Ihr Partner und ihr Umfeld seien in dieser Situation sehr unterstützend gewesen. Doch Aline fällt es anfangs schwer, sich ihrem Umfeld zu öffnen. «Besonders vor der Diagnose war ich sehr privat. Ich hatte Angst, dass ich mir alles eingebildet habe und mein Umfeld nun damit belaste.» Als sie ihren Partner kennenlernt, trifft sie ihn jeweils am Abend, und während er am nächsten Tag arbeiten geht, crasht sie. «Man kann leichte Formen von ME/CFS ziemlich gut verstecken», sagt Aline. Während des rund 45-minütigen Gesprächs für diesen Text ist ihr dann auch nichts anzumerken, sie spricht klar und wirkt nicht, als würde es sie erschöpfen, auf die Fragen zu antworten. Das sei für sie auch bei der Arbeit schwierig, erzählt sie. «Die Leute sehen mich und sehen ausser dem Rollstuhl kein Merkmal einer Einschränkung, aber wenn ich von einem Arbeitstag nach Hause komme, lege ich mich zuerst eine Stunde flach hin und brauche absolute Ruhe.» Auch die Unterstützung des Umfelds sei für Aussenstehende nicht sichtbar. Mittlerweile habe sie sich etwas daran gewöhnt, Hilfe anzunehmen, doch manchmal, wenn zum Beispiel ihre 70-jährige Mutter im Haushalt hilft und sie nur daneben sitzen könne, dann sei es schwierig, das zu akzeptieren. Besonders, weil Aline nicht weiss, ob ihre Krankheit jemals heilt.

Planung statt Heilung

Aktuell gibt es in der Schweiz keine zugelassenen Medikamente gegen die Krankheit. Manche Betroffene greifen deshalb zu «Off-Label»-Medikamenten, die nicht für ME/CFS zugelassen sind, aber die Symptome bessern können. Seit letztem Jahr setzt auch Aline solche Medikamente ein, sonst versucht sie aber nicht, jede neue Therapie auszuprobieren. «Es braucht jedes Mal extrem viel Energie und auch finanzielle Ressourcen, etwas Neues zu machen. Besonders wenn man Hoffnung schöpft und dann enttäuscht wird.»

Stattdessen hat sie viele Selbstexperimente gemacht und alles dokumentiert. «Ich bin Aktivitäten durchgegangen und habe versucht, sonst möglich wenig zu ändern. Dann habe ich geschaut: Wie geht es mir nach einem Spaziergang? Wie reagiert mein Körper auf ein Glas Wein?» So habe sie sich besser kennengelernt und gemerkt, welche Belastungen ihr Körper verträgt und was ihn überlastet.

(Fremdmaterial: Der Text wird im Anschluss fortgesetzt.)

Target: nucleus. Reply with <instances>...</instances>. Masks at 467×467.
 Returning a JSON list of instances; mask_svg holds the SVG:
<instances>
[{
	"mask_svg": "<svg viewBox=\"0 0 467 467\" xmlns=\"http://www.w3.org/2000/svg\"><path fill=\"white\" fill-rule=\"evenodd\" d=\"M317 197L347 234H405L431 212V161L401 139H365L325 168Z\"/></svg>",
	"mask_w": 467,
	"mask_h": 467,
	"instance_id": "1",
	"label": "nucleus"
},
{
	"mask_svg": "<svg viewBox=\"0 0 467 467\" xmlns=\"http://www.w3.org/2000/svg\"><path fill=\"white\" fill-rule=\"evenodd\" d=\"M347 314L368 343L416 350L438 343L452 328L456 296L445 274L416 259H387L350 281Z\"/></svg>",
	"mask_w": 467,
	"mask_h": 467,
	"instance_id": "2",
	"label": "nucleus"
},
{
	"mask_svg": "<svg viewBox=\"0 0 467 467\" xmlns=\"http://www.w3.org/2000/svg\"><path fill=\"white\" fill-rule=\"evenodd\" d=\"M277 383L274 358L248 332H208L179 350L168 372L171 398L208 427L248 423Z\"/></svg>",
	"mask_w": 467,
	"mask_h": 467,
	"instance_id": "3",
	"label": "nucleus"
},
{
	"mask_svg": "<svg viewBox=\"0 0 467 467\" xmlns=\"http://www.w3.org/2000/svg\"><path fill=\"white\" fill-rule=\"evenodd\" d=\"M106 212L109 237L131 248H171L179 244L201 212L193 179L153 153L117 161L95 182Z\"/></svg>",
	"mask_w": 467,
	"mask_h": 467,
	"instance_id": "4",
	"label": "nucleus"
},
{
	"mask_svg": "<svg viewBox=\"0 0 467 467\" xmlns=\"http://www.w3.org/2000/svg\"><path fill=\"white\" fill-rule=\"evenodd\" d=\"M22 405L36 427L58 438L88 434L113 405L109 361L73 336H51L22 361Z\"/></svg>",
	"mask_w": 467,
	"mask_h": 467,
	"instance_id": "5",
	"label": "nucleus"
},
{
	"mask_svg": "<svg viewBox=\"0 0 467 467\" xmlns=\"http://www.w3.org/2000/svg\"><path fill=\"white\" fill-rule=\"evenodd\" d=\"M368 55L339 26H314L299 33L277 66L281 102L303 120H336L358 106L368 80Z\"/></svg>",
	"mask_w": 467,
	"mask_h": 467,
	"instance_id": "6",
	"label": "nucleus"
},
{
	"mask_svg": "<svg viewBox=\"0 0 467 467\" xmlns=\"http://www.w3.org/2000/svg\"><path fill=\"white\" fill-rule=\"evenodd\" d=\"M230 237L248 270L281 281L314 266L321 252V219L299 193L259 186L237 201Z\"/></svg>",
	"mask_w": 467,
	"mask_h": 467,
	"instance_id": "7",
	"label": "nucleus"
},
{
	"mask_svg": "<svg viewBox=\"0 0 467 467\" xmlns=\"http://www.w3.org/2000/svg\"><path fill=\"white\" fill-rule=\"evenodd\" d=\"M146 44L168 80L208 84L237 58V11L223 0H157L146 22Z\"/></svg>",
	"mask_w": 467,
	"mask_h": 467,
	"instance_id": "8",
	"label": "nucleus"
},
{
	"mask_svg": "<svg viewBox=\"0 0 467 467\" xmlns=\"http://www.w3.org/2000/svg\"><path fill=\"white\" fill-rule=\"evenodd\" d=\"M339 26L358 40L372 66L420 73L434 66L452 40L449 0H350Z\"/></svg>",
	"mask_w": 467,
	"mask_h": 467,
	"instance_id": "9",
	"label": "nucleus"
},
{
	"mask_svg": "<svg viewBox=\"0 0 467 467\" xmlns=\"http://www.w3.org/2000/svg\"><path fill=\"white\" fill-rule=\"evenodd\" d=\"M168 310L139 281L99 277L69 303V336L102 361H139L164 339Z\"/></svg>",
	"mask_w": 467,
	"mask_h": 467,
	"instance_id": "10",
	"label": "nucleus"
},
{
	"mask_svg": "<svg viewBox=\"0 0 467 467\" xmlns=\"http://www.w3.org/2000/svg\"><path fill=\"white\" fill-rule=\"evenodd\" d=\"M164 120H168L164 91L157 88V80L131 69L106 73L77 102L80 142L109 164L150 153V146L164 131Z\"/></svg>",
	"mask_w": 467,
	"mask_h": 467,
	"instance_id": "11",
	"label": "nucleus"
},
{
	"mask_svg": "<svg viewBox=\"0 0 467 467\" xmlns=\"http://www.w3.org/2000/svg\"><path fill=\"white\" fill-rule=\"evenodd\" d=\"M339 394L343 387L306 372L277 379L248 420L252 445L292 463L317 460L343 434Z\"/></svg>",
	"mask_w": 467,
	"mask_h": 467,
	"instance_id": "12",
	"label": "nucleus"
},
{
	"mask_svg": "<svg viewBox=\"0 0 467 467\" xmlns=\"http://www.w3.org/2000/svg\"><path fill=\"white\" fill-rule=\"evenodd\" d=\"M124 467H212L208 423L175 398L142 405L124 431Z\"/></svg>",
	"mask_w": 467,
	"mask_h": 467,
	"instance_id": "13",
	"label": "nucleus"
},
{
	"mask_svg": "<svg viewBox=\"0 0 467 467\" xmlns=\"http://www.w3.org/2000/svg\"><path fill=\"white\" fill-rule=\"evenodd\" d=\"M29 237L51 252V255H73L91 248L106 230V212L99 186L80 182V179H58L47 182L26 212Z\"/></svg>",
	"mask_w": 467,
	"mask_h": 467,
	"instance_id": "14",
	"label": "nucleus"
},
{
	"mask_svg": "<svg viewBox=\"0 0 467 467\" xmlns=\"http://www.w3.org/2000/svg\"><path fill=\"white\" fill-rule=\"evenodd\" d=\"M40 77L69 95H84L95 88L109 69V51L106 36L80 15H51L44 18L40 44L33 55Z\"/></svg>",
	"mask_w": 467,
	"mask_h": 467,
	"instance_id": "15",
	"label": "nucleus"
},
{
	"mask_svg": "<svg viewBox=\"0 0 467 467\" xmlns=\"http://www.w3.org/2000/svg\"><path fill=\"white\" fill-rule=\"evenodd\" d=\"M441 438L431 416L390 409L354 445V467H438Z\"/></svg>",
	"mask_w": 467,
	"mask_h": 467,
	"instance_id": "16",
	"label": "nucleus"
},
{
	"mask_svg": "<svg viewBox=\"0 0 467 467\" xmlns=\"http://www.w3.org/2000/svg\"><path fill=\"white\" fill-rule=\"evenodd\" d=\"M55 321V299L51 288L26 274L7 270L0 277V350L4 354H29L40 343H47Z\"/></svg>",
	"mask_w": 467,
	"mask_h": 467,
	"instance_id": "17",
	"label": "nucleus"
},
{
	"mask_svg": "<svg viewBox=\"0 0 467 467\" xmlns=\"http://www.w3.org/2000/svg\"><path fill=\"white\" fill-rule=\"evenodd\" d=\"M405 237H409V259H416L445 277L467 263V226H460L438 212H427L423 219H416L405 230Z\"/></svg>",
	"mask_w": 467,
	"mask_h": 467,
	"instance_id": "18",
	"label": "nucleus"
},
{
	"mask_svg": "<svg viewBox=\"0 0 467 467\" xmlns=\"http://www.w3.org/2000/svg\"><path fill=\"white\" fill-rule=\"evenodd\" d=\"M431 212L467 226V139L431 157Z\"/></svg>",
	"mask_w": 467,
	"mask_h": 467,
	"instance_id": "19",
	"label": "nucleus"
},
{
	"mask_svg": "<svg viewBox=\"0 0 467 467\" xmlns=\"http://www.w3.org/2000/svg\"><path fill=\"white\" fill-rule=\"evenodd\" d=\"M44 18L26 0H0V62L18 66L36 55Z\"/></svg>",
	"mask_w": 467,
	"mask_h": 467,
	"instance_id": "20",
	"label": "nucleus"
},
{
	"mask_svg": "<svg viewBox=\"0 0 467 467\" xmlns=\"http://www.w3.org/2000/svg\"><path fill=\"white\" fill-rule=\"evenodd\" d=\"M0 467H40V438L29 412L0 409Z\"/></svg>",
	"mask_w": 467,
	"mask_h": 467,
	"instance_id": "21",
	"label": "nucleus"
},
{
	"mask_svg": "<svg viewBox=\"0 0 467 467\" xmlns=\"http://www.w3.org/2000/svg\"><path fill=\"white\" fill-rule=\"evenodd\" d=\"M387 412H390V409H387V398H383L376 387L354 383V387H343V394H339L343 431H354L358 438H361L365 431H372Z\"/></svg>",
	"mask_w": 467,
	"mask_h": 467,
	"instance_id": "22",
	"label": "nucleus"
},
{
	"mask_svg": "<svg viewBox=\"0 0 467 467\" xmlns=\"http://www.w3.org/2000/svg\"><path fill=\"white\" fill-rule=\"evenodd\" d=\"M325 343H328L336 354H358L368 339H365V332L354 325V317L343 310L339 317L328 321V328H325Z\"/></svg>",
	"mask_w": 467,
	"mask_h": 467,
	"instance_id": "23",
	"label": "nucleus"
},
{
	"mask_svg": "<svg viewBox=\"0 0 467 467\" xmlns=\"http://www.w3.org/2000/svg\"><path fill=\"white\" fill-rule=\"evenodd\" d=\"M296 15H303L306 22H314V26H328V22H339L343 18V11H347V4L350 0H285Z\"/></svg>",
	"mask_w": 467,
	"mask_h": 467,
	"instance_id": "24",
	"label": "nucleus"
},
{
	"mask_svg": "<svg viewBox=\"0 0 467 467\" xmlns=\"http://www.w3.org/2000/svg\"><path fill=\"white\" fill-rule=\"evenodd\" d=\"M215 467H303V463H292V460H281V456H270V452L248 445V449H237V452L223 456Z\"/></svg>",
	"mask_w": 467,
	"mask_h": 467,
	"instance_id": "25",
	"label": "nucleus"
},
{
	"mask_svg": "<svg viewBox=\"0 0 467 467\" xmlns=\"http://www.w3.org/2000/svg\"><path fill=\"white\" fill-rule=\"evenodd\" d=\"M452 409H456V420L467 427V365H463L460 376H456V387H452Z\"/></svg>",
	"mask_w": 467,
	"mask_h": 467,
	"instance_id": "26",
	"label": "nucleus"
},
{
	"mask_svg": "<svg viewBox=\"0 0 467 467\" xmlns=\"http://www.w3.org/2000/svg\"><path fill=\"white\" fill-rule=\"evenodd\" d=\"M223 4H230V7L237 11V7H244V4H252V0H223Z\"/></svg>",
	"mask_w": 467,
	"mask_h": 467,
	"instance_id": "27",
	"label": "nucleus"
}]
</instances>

Dank diesen Experimenten und genauer Belastungsplanung ist sie nun schon seit drei Jahren ohne Crash.

Für die ersten Stunden nach der Kundgebung haben Aline und ihre Mutter ein Protokoll abgemacht, an das sich die beiden halten werden. Die ersten eineinhalb Stunden wird sie sich hinlegen, ihre Mutter wird in dieser Zeit noch nicht mit ihr sprechen, sonst könnte es zu viel werden.